→ **Required task A**
Using the passage on Mixture of Experts below, decide whether each statement agrees with it. Answer yes or no for each, and quote the deciding words. (i) In a sparse MoE decoder block, every expert FFNN is activated for every token. (ii) Bengio et al. (2013) set out conditional computation as a research agenda. (iii) The router sends each input token to a selected subset of expert FFNs.
→ **Required task B**
In the records further down, retype the stretch from the line containing "If you look at" through the end of the records, without changing any line.

─── Source extract

MoE layer architecture: input token passes through router, which dispatches to one of several expert FFNs, outputs are combined Source: Grootendorst (2024), A Visual Guide to Mixture of Experts. The MoE layer embedded inside a Transformer block: a router examines each input token and dispatches it to a selected subset of expert FFNs; only those experts perform computation, and their outputs are aggregated to produce the layer’s output.

Dense decoder block vs sparse MoE decoder block: the single FFNN is replaced by multiple expert FFNNs Source: Grootendorst (2024), A Visual Guide to Mixture of Experts. A dense Transformer decoder block (left) uses a single FFNN sublayer; a sparse MoE decoder block (right) replaces it with multiple parallel expert FFNNs, only a subset of which are activated per token.

Conditional Computation as a Principle

The broader principle underlying MoE is conditional computation: the idea that not every part of a network should be activated for every input. Bengio et al. (2013) articulated this formally as a research agenda: the computational graph of a neural network need not be fully traversed for each example; different inputs should trigger different subgraphs. MoE instantiates this principle at the layer level, where the “subgraph” is a single expert’s feed-forward network.

──────
─── Material

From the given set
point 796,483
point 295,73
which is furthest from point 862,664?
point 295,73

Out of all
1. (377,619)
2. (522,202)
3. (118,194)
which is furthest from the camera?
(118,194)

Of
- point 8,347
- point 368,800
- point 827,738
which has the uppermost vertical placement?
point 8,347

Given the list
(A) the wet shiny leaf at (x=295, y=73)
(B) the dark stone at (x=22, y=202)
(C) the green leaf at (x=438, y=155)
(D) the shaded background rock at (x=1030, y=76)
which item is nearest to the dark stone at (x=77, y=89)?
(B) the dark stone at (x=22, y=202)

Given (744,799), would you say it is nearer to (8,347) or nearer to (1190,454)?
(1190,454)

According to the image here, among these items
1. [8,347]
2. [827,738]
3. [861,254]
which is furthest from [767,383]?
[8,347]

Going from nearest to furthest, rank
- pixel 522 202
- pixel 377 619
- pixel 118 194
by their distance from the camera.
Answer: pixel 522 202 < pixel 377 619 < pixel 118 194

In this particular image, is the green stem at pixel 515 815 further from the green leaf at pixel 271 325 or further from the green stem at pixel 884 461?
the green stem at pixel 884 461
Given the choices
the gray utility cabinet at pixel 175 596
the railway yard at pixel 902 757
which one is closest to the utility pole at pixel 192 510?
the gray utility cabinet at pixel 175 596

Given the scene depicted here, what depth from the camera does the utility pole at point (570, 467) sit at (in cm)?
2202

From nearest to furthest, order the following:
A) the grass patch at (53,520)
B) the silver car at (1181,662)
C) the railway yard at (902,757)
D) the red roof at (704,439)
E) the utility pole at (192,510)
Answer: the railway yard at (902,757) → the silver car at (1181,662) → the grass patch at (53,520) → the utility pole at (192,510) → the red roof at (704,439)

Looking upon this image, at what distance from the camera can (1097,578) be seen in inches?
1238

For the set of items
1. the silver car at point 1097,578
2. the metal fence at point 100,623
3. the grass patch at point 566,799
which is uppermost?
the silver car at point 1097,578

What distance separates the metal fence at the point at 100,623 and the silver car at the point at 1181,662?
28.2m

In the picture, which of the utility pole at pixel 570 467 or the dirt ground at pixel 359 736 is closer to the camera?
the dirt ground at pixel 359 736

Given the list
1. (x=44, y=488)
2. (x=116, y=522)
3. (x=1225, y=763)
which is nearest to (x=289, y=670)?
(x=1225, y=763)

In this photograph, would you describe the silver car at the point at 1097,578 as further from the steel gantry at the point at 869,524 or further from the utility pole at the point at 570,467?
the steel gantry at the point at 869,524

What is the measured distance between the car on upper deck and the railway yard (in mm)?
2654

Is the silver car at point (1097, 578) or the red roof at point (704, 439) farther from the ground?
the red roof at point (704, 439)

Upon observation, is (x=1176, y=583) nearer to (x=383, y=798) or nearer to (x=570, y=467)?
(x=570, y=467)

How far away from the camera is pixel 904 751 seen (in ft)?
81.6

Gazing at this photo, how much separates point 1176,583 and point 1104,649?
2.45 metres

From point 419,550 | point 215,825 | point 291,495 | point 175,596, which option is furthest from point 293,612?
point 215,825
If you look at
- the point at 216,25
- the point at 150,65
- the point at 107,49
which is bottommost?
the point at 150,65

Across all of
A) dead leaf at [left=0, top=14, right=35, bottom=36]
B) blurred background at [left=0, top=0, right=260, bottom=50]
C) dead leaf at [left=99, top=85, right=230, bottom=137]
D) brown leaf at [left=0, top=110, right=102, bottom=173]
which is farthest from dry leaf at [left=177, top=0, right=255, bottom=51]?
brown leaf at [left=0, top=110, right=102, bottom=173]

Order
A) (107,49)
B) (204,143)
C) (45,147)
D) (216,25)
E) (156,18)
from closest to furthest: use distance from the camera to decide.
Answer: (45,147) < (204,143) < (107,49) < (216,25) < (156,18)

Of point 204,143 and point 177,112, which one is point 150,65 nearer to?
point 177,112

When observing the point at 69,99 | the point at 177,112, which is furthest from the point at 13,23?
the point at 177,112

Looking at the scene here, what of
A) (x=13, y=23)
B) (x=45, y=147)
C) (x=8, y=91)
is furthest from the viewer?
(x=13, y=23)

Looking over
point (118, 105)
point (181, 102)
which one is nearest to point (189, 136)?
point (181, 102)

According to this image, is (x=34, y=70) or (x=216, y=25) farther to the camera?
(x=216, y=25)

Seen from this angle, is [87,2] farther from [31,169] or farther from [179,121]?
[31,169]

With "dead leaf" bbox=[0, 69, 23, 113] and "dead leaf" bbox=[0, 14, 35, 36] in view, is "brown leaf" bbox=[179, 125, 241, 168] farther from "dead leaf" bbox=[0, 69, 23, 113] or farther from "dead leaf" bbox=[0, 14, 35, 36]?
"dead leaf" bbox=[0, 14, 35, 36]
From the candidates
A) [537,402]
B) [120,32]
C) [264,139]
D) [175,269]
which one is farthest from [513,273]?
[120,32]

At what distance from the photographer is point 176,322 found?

──────

→ **Solution A**
(i) No: "only a subset of which are activated per token"
(ii) Yes: "Bengio et al. (2013) articulated this formally as a research agenda"
(iii) Yes: "a router examines each input token and dispatches it to a selected subset of expert FFNs"

→ **Solution B**
If you look at
- the point at 216,25
- the point at 150,65
- the point at 107,49
which is bottommost?
the point at 150,65

Across all of
A) dead leaf at [left=0, top=14, right=35, bottom=36]
B) blurred background at [left=0, top=0, right=260, bottom=50]
C) dead leaf at [left=99, top=85, right=230, bottom=137]
D) brown leaf at [left=0, top=110, right=102, bottom=173]
which is farthest from dry leaf at [left=177, top=0, right=255, bottom=51]?
brown leaf at [left=0, top=110, right=102, bottom=173]

Order
A) (107,49)
B) (204,143)
C) (45,147)
D) (216,25)
E) (156,18)
from closest to furthest: use distance from the camera to decide.
Answer: (45,147) < (204,143) < (107,49) < (216,25) < (156,18)

Of point 204,143 and point 177,112, which one is point 150,65 nearer to?
point 177,112

When observing the point at 69,99 | the point at 177,112, which is furthest from the point at 13,23?
the point at 177,112

Looking at the scene here, what of
A) (x=13, y=23)
B) (x=45, y=147)
C) (x=8, y=91)
is furthest from the viewer?
(x=13, y=23)

Looking over
point (118, 105)
point (181, 102)
which one is nearest to point (189, 136)?
point (181, 102)

According to this image, is (x=34, y=70) or (x=216, y=25) farther to the camera?
(x=216, y=25)

Seen from this angle, is [87,2] farther from [31,169] or farther from [179,121]?
[31,169]

With "dead leaf" bbox=[0, 69, 23, 113] and "dead leaf" bbox=[0, 14, 35, 36] in view, is "brown leaf" bbox=[179, 125, 241, 168] farther from "dead leaf" bbox=[0, 69, 23, 113] or farther from "dead leaf" bbox=[0, 14, 35, 36]?
"dead leaf" bbox=[0, 14, 35, 36]
From the candidates
A) [537,402]
B) [120,32]
C) [264,139]
D) [175,269]
which one is farthest from [513,273]?
[120,32]

At what distance from the photographer is point 176,322 found?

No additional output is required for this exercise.